546. La situation des membres d'autres minorités non anglophones, en particulier des réfugiés ou des demandeurs d'asile, en ce qui concerne l'exercice des droits et libertés consacrés à l'article 5 de la Convention, donne également matière à préoccupation. Les immigrants d'Afrique et d'Asie semblent, de source non gouvernementale, ne pas bénéficier d'une protection suffisante contre la discrimination.

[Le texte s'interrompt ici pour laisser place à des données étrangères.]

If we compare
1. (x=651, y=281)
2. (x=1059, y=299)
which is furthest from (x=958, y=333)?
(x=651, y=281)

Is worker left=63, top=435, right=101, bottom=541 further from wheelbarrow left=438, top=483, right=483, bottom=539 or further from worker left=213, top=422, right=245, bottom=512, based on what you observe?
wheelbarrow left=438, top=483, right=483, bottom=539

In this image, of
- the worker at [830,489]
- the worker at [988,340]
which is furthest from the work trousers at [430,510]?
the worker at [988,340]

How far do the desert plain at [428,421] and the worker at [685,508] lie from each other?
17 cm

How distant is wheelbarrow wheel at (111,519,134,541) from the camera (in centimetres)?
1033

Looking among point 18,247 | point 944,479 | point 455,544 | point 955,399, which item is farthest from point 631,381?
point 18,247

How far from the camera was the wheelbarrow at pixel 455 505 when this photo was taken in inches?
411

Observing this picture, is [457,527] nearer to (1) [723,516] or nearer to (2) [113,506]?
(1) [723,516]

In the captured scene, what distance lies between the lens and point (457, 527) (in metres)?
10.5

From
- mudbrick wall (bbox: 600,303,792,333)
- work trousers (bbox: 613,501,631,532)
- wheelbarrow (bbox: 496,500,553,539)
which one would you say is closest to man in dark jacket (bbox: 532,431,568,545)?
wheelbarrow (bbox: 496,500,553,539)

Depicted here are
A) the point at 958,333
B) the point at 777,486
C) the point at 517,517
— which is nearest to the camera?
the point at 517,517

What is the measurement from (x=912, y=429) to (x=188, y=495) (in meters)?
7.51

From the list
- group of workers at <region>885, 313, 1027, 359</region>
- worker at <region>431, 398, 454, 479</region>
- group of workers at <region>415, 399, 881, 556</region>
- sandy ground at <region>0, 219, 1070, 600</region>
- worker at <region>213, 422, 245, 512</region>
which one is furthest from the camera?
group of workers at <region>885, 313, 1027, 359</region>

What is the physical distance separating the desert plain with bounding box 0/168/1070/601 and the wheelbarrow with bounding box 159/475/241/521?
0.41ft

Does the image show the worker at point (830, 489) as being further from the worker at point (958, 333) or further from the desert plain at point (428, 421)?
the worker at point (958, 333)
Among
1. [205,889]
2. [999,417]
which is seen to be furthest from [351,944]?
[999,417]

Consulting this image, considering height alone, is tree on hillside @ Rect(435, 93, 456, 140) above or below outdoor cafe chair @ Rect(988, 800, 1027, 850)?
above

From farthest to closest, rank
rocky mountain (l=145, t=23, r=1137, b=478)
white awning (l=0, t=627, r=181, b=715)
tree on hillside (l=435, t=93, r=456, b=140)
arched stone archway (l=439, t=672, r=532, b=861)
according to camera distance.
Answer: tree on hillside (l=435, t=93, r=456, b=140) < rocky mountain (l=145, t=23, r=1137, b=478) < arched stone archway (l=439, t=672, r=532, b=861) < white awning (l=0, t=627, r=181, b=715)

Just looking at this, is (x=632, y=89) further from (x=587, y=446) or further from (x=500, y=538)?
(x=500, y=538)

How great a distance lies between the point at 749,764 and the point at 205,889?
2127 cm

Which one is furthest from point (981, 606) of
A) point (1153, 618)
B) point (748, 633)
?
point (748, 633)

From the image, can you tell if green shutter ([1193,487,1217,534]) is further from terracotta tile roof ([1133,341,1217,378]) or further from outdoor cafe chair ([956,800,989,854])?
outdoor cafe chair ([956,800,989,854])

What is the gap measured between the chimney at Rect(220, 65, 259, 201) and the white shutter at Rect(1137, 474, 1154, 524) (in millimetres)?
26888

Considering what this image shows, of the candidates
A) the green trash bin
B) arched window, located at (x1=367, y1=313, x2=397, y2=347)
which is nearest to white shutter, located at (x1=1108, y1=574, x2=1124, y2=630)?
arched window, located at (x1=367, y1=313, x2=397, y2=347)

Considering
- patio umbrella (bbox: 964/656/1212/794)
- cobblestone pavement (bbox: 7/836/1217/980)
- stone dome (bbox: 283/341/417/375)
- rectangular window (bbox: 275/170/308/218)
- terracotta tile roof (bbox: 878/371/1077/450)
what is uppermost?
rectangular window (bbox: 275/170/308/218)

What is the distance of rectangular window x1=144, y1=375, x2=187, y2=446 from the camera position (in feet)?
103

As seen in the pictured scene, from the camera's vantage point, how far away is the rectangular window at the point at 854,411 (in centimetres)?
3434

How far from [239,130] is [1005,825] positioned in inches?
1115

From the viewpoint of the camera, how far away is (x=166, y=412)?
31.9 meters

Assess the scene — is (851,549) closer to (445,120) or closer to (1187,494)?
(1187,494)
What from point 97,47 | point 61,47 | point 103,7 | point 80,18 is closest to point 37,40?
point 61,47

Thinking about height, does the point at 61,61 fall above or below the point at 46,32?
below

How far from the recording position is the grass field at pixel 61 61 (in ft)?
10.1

c) Suggestions et recommandations

547. Le Comité recommande à l'État partie de mener une politique vigoureuse de reconnaissance des droits des aborigènes prévoyant une réparation adéquate pour la discrimination et l'injustice subies dans le passé. Le Gouvernement du Commonwealth devrait prendre des mesures appropriées pour assurer une application harmonieuse des dispositions de la Convention au niveau fédéral et au niveau des États ou territoires. Les recommandations émises par divers organes chargés de la protection des droits des aborigènes — la Commission royale d'enquête sur les décès d'aborigènes en détention, la Commission des droits de l'homme et de l'égalité des chances et la Commission des aborigènes et des insulaires du détroit de Torres — devraient être pleinement respectées par tous les intéressés, en particulier les gouvernements des États et des territoires.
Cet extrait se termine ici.